Exercise passage START

Each participant answered a set of census questions including Version 1 of the long-term health conditions question and was then interviewed about their experience and views on the question. During the interview process, the other versions were shown to allow the participants to compare and comment on each version.

Results from testing (2018:28) indicated that, overall, participants preferred the two-stage questions to the one-stage question used in 2011 (Version 1) as this reduced respondent burden and allowed for a more accurate response.

Participants felt that the one-stage question was asking two questions instead of one and that it could not distinguish between those with no health conditions and those with a long-term condition that did not impact on day-to-day activities.

The recommendations from this test were that a two-stage question should be used and the design should be based on the GSS harmonised principle health question.

Whether the GSS harmonised principle should be used

In parallel to the initial testing, we conducted a consultation survey to understand the impact of using a two-stage question design. A survey was sent out and 316 users of the health data produced by the census responded. The aims of the survey were to understand users’ needs in more detail and investigate whether the two-stage questions met users’ needs.

The survey contained two-stage versions of the long-term health questions (Versions 2 and 3 in the initial testing phase) and highlighted the similarities and differences between them. Respondents were asked to indicate which question best met their data requirements.

Results from the stakeholder survey showed that changing to the two-stage GSS harmonised principle questions would have a positive impact for the majority of users. More than three times as many stakeholders preferred the GSS’s questions (70.30%) to the two-stage 2011 Census question (18.32%). Some users stated neither of the question designs would meet their needs, with concerns for comparability and continuity with previous censuses, but they stated there would be no impact from using the GSS two-stage design. Stakeholders also stated that using the GSS’s harmonised principle questions would mean the data can be compared against other survey data, making it more useful to them.

The recommendation from this engagement was that the design should be based on the GSS harmonised principle health question.

We undertook further evaluations on terminology to refine the recommended design for Census 2021.

Whether “mental health” and “disability” terminology should be used

Participants (2018:28) responded positively to the inclusion of mental health conditions and preferred the use of “conditions” over “problems” when talking about mental health, with “problems” thought to have a negative connotation.

Exercise passage END
Data START

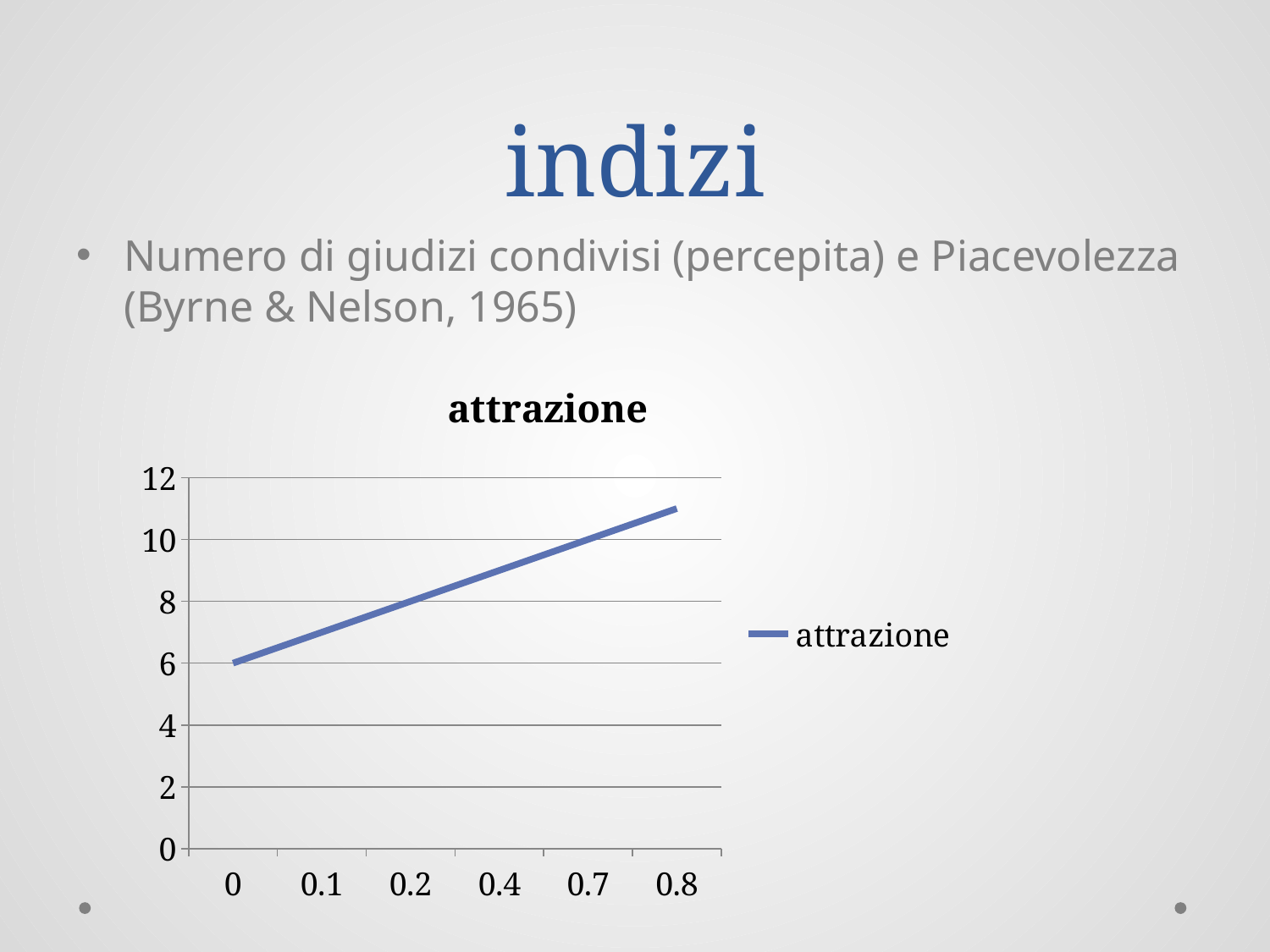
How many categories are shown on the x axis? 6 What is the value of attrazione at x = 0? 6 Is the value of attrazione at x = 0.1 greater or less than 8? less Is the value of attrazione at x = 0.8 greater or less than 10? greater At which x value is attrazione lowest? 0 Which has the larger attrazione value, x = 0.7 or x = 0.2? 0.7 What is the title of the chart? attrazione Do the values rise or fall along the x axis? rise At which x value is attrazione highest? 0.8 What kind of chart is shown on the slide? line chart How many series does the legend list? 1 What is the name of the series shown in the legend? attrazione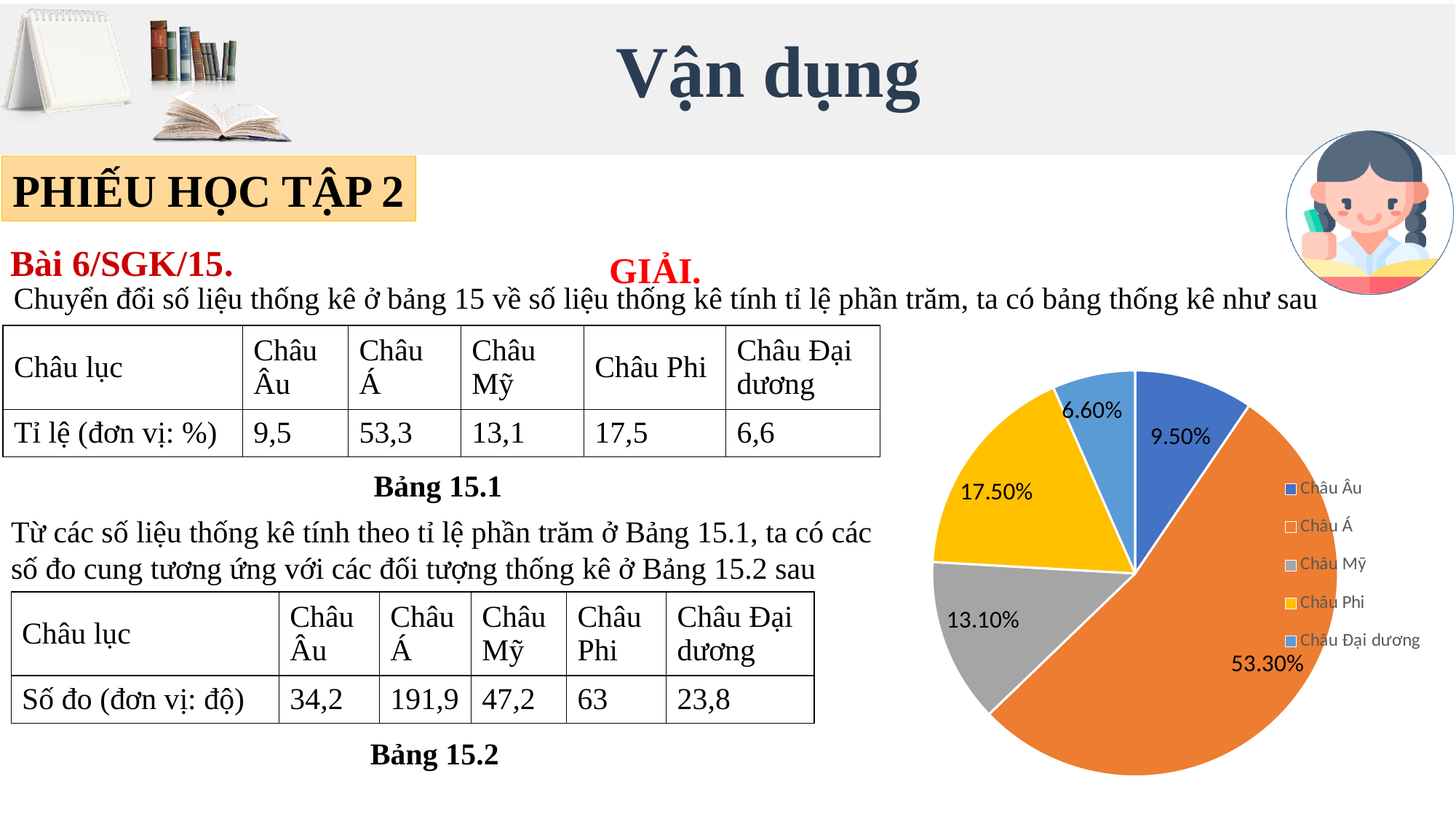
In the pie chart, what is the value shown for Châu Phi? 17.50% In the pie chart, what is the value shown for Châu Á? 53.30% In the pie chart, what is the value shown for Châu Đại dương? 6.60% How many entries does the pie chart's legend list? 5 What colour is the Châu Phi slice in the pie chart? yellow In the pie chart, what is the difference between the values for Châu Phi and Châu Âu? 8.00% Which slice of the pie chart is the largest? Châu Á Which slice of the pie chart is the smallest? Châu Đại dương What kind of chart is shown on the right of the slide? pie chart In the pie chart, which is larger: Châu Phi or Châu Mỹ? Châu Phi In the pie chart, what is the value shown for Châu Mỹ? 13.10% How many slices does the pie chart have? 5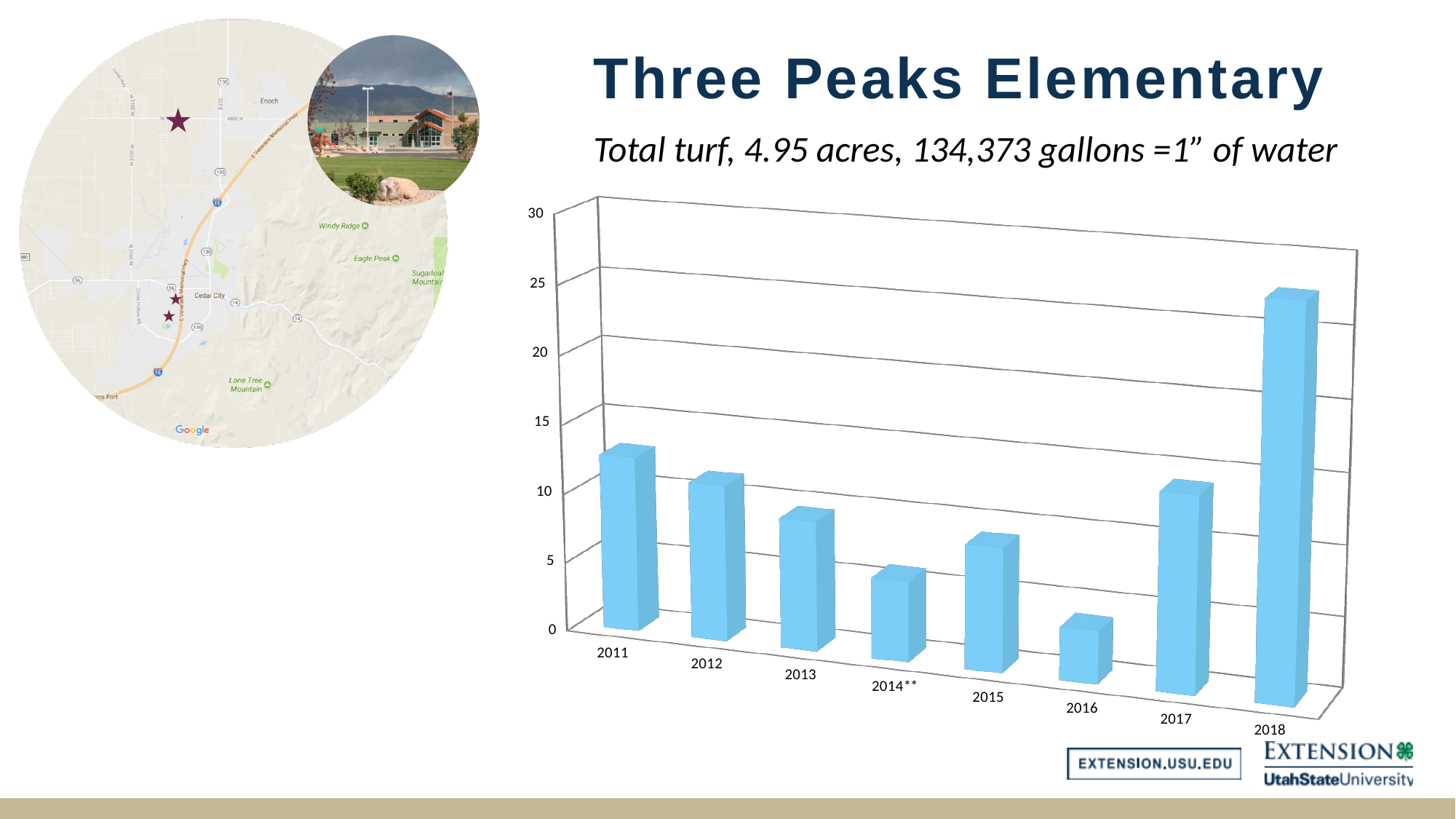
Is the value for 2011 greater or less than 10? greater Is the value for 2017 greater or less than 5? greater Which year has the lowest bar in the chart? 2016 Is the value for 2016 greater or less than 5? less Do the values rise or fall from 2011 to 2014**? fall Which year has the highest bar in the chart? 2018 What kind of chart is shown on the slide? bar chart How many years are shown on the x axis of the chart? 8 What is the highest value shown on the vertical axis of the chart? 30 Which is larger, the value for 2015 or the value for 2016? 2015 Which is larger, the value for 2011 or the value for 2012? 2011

Data END

Problems to solve:
(a) Edit the census health question passage: write it out from "Participants felt that" up to and including "met users’ needs.", replacing "consultation survey" with "user survey".
(b) Answer these questions from the census health question passage:
(i) How many users of the census health data responded to the survey?
(ii) What percentage of stakeholders preferred the GSS's questions?
(iii) Which word did participants prefer over "problems" when talking about mental health?

Results of the exercise:
(a)
Participants felt that the one-stage question was asking two questions instead of one and that it could not distinguish between those with no health conditions and those with a long-term condition that did not impact on day-to-day activities.

The recommendations from this test were that a two-stage question should be used and the design should be based on the GSS harmonised principle health question.

Whether the GSS harmonised principle should be used

In parallel to the initial testing, we conducted a user survey to understand the impact of using a two-stage question design. A survey was sent out and 316 users of the health data produced by the census responded. The aims of the survey were to understand users’ needs in more detail and investigate whether the two-stage questions met users’ needs.

(b)
(i) 316
(ii) 70.30%
(iii) "Conditions"